With the price spread, most spring wheat will likely be DNS, said Dana Herron, co-owner of Tri-State Seed in Connell. Some farmers in the areas north of Highway 2 are likely to remain with soft white wheat, he said.

“In the southern part of the state, though, down here, it’s 100 percent red,” he said.

DNS and hard red spring are the same class, Herron said.

In some areas where winter conditions aren’t as severe, farmers plant DNS in the fall and harvest it in the spring. That’s not a new practice, Squires said, although it may be increasing with the higher prices.

Doing so can lead to a higher yield and increased moisture, Squires said. It gives the wheat a bit of a head start over spring wheat.

Herron said the yield boost is at least 10 percent to 15 percent, the same differential between a winter wheat yield and a spring wheat yield.

“The winter wheat is more well-established and has a greater, bigger root system,” he said. “There’s always about a 20 to 25 bushel advantage.”

The wheat class typically yields about 115 to 120 bushels per acre for spring wheat, Herron said.

“Last year’s spring-planted DNS surprised us all and did very well, in the neighborhood of 140 bushels per acre,” he said.

Most farmers likely have already secured their dark northern spring wheat seed, Herron said.

“There’s no shortage of soft white, but DNS is getting awfully tight,” he said.

For farmers who haven’t already gotten their seed?

“I have two words — good luck,” Herron said.

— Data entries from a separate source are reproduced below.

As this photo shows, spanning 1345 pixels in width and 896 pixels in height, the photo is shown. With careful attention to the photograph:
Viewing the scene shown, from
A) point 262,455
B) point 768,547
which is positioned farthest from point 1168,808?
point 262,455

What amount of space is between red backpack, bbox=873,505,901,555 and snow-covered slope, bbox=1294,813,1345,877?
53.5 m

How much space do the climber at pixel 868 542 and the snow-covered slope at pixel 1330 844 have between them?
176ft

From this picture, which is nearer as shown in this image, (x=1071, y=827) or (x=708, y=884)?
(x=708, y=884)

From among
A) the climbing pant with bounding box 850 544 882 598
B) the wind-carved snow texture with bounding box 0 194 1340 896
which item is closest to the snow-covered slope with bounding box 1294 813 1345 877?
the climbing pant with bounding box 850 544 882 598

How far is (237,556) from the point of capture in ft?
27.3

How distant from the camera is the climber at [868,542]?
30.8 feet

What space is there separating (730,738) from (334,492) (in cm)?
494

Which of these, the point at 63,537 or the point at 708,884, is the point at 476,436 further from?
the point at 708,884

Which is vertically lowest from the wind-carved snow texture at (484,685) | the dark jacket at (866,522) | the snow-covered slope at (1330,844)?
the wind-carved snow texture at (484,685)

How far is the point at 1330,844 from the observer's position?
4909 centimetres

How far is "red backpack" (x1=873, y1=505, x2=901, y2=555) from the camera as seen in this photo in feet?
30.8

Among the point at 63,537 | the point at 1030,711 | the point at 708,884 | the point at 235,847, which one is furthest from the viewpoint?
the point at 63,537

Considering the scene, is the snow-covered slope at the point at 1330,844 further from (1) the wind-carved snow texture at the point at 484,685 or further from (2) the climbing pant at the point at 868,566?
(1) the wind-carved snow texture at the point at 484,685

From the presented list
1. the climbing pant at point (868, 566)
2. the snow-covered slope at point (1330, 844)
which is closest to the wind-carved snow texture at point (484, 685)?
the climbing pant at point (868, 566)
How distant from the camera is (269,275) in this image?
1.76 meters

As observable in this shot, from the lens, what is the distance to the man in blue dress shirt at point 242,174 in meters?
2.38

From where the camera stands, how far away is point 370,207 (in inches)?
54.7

Herron shipped in several loads of DNS wheat from Montana and Idaho just to keep up with demand.

Herron said he lost 60 acres out of roughly 20,000 to 25,000 acres of fall-planted dark northern spring wheat to flooding.

Last year, chickpeas replaced some spring wheat acres, Squires said.

In 2018, Washington is projected to have 530,000 spring wheat acres, up 7 percent from 495,000 acres from last year. In 2016, 540,000 spring wheat acres were planted, he said.

“We went down, and now we’re back up,” he said.